## DATASET EXTRACT
***

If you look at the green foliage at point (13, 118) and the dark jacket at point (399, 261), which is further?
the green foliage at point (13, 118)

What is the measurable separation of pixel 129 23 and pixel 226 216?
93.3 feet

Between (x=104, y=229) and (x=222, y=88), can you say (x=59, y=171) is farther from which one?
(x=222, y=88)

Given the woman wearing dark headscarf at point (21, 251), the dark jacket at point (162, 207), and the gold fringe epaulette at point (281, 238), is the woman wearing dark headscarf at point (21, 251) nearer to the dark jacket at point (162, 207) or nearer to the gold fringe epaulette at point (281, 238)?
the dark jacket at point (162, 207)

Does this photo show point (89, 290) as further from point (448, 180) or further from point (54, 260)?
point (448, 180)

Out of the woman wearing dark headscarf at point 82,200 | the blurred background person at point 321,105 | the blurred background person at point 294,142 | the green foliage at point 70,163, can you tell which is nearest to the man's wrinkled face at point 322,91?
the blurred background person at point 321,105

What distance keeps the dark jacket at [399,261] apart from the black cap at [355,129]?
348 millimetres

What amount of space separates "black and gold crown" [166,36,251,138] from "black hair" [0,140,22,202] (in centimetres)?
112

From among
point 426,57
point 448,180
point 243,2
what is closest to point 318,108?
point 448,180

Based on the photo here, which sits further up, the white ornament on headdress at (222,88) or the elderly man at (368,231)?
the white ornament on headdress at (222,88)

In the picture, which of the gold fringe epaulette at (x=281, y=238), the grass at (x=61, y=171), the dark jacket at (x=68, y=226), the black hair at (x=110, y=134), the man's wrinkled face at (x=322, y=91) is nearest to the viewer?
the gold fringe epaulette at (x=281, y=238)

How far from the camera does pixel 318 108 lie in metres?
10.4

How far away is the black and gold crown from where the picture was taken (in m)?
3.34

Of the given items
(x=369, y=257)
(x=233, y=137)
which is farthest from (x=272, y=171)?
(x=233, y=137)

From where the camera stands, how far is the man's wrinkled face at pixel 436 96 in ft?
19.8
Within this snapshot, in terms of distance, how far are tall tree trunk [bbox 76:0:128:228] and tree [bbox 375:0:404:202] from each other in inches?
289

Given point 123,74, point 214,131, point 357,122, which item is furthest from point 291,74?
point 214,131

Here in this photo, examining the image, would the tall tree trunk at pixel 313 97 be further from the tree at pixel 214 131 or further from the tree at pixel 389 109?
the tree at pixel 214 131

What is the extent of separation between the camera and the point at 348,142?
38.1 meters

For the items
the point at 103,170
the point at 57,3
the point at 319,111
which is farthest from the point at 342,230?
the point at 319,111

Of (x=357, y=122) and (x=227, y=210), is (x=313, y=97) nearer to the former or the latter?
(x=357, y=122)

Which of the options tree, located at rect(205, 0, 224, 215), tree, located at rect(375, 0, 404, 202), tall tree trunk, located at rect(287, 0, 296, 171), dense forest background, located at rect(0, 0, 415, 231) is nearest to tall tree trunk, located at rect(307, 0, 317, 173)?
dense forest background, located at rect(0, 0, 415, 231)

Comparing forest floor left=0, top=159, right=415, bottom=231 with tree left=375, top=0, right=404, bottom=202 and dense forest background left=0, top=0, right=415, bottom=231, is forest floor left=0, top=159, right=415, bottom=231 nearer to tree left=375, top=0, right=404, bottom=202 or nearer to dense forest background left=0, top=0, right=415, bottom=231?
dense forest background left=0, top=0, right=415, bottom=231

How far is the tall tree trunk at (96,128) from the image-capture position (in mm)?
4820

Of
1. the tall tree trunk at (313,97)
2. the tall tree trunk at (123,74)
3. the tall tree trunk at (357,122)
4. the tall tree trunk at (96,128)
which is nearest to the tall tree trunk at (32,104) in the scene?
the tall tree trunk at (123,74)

***

## TASK DIRECTIONS
Copy the material word for word, starting at the line that contains "Comparing forest floor" and continuing through the final line of the material, with both of those lines included.

## RESPONSE TO THE EXERCISE
Comparing forest floor left=0, top=159, right=415, bottom=231 with tree left=375, top=0, right=404, bottom=202 and dense forest background left=0, top=0, right=415, bottom=231, is forest floor left=0, top=159, right=415, bottom=231 nearer to tree left=375, top=0, right=404, bottom=202 or nearer to dense forest background left=0, top=0, right=415, bottom=231?
dense forest background left=0, top=0, right=415, bottom=231

How far is the tall tree trunk at (96,128) from the image-capture position (in mm)?
4820

Of
1. the tall tree trunk at (313,97)
2. the tall tree trunk at (123,74)
3. the tall tree trunk at (357,122)
4. the tall tree trunk at (96,128)
which is nearest to the tall tree trunk at (32,104) in the scene?
the tall tree trunk at (123,74)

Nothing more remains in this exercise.